Da extensão garimpada na Amazônia, 10% fica dentro de terras indígenas (TI), ou seja, 25,1 milénio hectares. Os territórios indígenas mais ocupados por garimpeiros são as TI Kayapó, Munduruku e Yanomami, que concentram 90% da extensão garimpada dentro de terras indígenas.

Nas terras Kayapó, a extensão garimpada ocupa 13,79 milénio hectares – dos quais 70% (9,6 milénio) ficam a menos de 500 metros de qualquer curso d’chuva. Na Munduruku, o mina ocupa 5,46 milénio hectares – 39% dos quais (2,16 milénio) a menos de 500 metros da chuva. Na Yanomami, são 3,27 milénio hectares de mina e 2,10 milénio hectares (64%) a menos de meio quilômetro dos cursos d’chuva.

No Brasil, de 1985 a 2022, as TI perderam menos de 1% de sua vegetação nativa, enquanto nas áreas privadas 26%. “As terras indígenas são as áreas mais preservadas da Amazônia. Ainda assim, no seu interno, a concentração de garimpos próximo aos cursos d’chuva é extremamente preocupante, uma vez que populações indígenas e ribeirinhas usam quase que exclusivamente dos rios e lagos para sua subsistência fomentar”, alertou.

No caso do mercúrio, ele aponta que “até quem está comendo peixe em Santarém pode se contaminar com mercúrio, porque ele é bioacumulador, ele passa para a chuva, da chuva para o peixe, do peixe para o humano”. Os garimpeiros devolvem ainda para dentro dos rios uma quantidade grande de sedimentos que havia sido dragado das margens do leito ou de regiões próximas ao rio, denuncia.

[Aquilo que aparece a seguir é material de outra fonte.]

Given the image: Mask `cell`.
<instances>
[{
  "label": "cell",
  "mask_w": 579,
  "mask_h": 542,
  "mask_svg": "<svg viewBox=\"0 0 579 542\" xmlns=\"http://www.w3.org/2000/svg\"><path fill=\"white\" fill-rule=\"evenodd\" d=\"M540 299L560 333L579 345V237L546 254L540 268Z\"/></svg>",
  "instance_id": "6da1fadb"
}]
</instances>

“Além de contaminar a chuva, isso troca as características físico-químicas da chuva. Ela deixa de ser, por exemplo, uma vez que as águas do rio Xingu, que são cristalinas de fundo escuro, e passam a ser leitosas amarronzadas, uma vez que a gente viu suceder, por exemplo, em Alter do Soalho, alguns anos detrás. Isso afeta até o turismo”, disse.

Yanomami

Mineração ilegal no Território Yanomami em Roraima 
 6/12/2023   REUTERS/Ueslei Marcelino
Mineração ilegal no Território Yanomami em Roraima 
 6/12/2023   REUTERS/Ueslei Marcelino

Mineração ilícito no Território Yanomami, em Roraima – Reuters/Ueslei Marcelino/Direitos reservados

Pesquisa da Instauração Oswaldo Cruz (Fiocruz), divulgada no primórdio deste mês, indicou que a contaminação por mercúrio afeta quase toda a população de nove aldeias yanomami situadas em Roraima. Os resultados foram obtidos a partir da estudo de amostras de cabelos colhidas em outubro de 2022. De concordância com os pesquisadores, o estudo mostra uma situação preocupante e contribui para aprofundar o conhecimento sobre os impactos do mina ilícito de ouro na região. 

De concordância com o pesquisador da Fiocruz Paulo Basta, a presença de mercúrio no organização pode afetar qualquer sítio do corpo humano e qualquer órgão. Há relatos de danos, por exemplo, aos rins, ao fígado e ao sistema cardiovascular, gerando aumento da pressão arterial e risco de infarto. Mas o maior afetado geralmente é o sistema nervoso meão. Os sintomas geralmente começam brandos e evoluem e, muitas vezes, há dificuldade para reconhecer que eles estão associados à exposição ao mercúrio.

“No cérebro, ele provoca lesões definitivas, irreversíveis. Adultos submetidos à exposição crônica podem ter alterações sensitivas que envolvem alterações na sensibilidade das mãos e dos pés, na audição, no paladar. Pode envolver também insônia e impaciência. Também pode possuir alterações motoras, que incluem problemas de tontura, de estabilidade, de marcha. Pode ter sintomas semelhantes à Síndrome de Parkinson. E há também alterações cognitivas, incluindo perda de memória e dificuldade de fala de raciocínio. Pode chegar a um quadro similar ao da doença de Alzheimer”, explica o pesquisador na ocasião.